Ce qui attise aussi la colère, c’est cette opération secrète. Déjà, les décisions concernant le moment, le lieu et la durée de la grève avaient été prises dans le secret à la centrale du syndicat, mais pour les négociations, même procédé. La direction de Ver.di n’a pas traité les postiers bien autrement que la direction de la poste ne le fait quotidiennement au travail…
Des directions syndicales qui jouent aux éteignoirs
Aurait-on pu obtenir davantage avec des grèves ? Sans avoir lutté, on ne peut pas le savoir. Il peut arriver de faire des compromis, mais un compromis de cet ordre, au moment même où la volonté de faire grève était déclarée, et avec la perspective d’actions communes avec d’autres branches, c’est capituler avant même la bataille ! Et ce n’est pas sans engendrer méfiance et frustration. C’est du moins ce qui s’exprime parmi les collègues de la poste, y compris les délégués de Ver.di, dont beaucoup n’ont pas ménagé leurs efforts pour mobiliser pour la grève et le vote. Ceux qui voient dans les patrons des syndicats, les « élites » et la politique, une seule et même mafia se sentiront confortés. Et si les idées d’extrême droite en sortent renforcées, personne n’en sera surpris.
Les postiers sont maintenant appelés à se prononcer sur le nouvel accord jusqu’au 30 mars. Il s’agit d’un vote sans débat organisé, sans assemblées de grève où l’on pourrait discuter ensemble du pour et du contre. L’organisation des discussions et la publication des résultats dépendront des militants syndicaux sur place.
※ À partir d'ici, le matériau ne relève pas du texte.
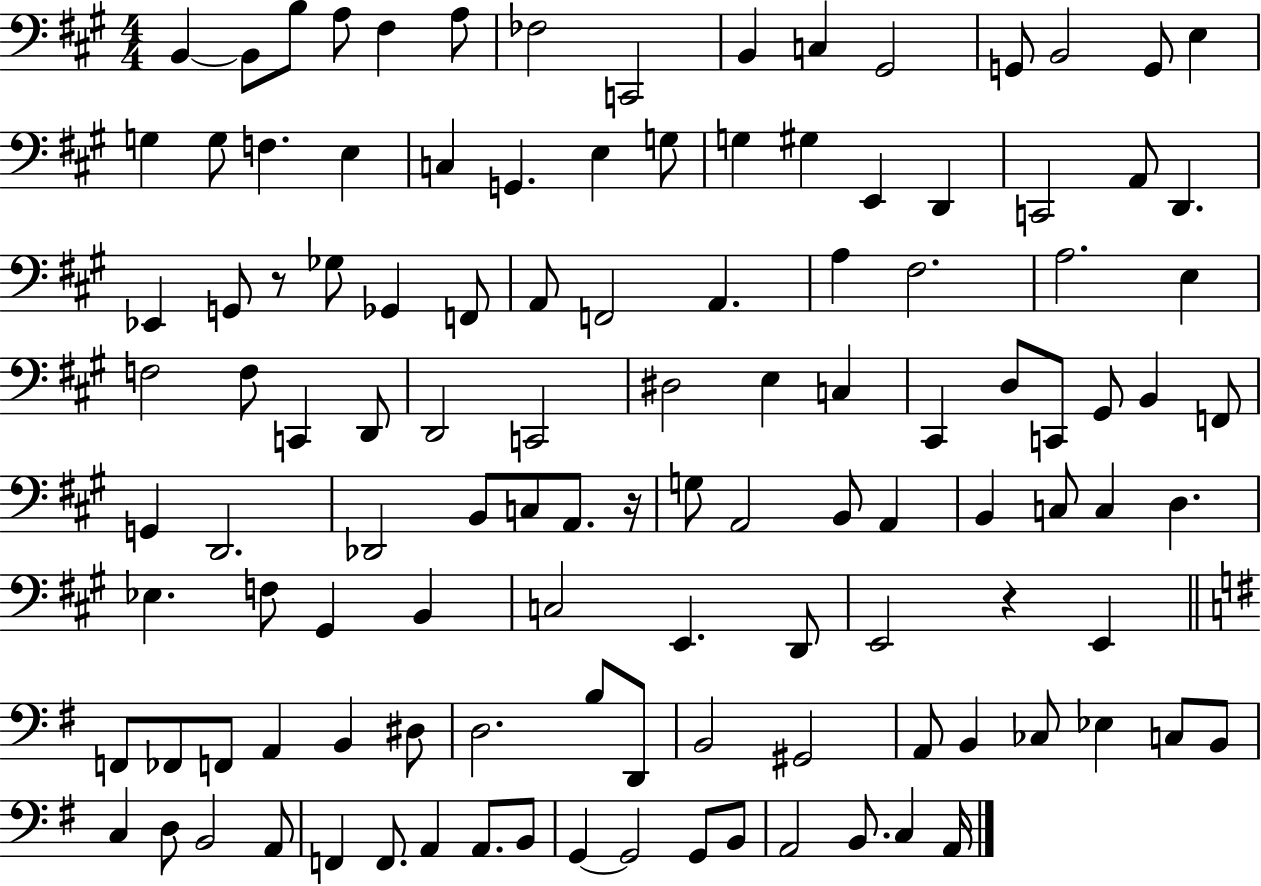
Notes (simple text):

B2/q B2/e B3/e A3/e F#3/q A3/e FES3/h C2/h B2/q C3/q G#2/h G2/e B2/h G2/e E3/q G3/q G3/e F3/q. E3/q C3/q G2/q. E3/q G3/e G3/q G#3/q E2/q D2/q C2/h A2/e D2/q. Eb2/q G2/e R/e Gb3/e Gb2/q F2/e A2/e F2/h A2/q. A3/q F#3/h. A3/h. E3/q F3/h F3/e C2/q D2/e D2/h C2/h D#3/h E3/q C3/q C#2/q D3/e C2/e G#2/e B2/q F2/e G2/q D2/h. Db2/h B2/e C3/e A2/e. R/s G3/e A2/h B2/e A2/q B2/q C3/e C3/q D3/q. Eb3/q. F3/e G#2/q B2/q C3/h E2/q. D2/e E2/h R/q E2/q F2/e FES2/e F2/e A2/q B2/q D#3/e D3/h. B3/e D2/e B2/h G#2/h A2/e B2/q CES3/e Eb3/q C3/e B2/e C3/q D3/e B2/h A2/e F2/q F2/e. A2/q A2/e. B2/e G2/q G2/h G2/e B2/e A2/h B2/e. C3/q A2/s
Mais en plus, l’accord n’est considéré comme rejeté que si plus de 75 % s’y opposent ! Selon les règles internes du syndicat Ver.di, c’est ce qu’il faut obtenir pour lancer une « grève coercitive » – ou « Erzwingungsstreik », c’est-à-dire une grève qui intervient après l’échec des négociations afin de faire adopter de nouvelles propositions de la part de l’employeur. Pour modifier la Constitution allemande, il faut les deux tiers des députés. Pour rejeter un compromis issu d’une opération secrète, il faut les trois quarts des travailleurs ! Les grèves sont pourtant à bien des égards plus déterminantes que la Constitution. Quoi qu’il en soit, les postiers n’ont pas encore dit leur dernier mot.
Des discussions sont en cours parmi les salariés de la poste, des campagnes pour le « non » sont menées. Parmi les travailleurs du secteur public, des chemins de fer et des bus, la proposition de la Deutsche Post est également discutée. La section de jeunesse du syndicat des chemins de fer et des transports EVG s’est ouvertement positionnée contre la proposition finale de la poste. Mais au-delà, la lutte pour la démocratie ouvrière et pour les grèves reste une tâche importante, y compris dans les négociations, avec la transparence qui s’impose et des votes parmi les grévistes à chaque étape. Chaque pas dans cette direction, même modeste, serait déterminant.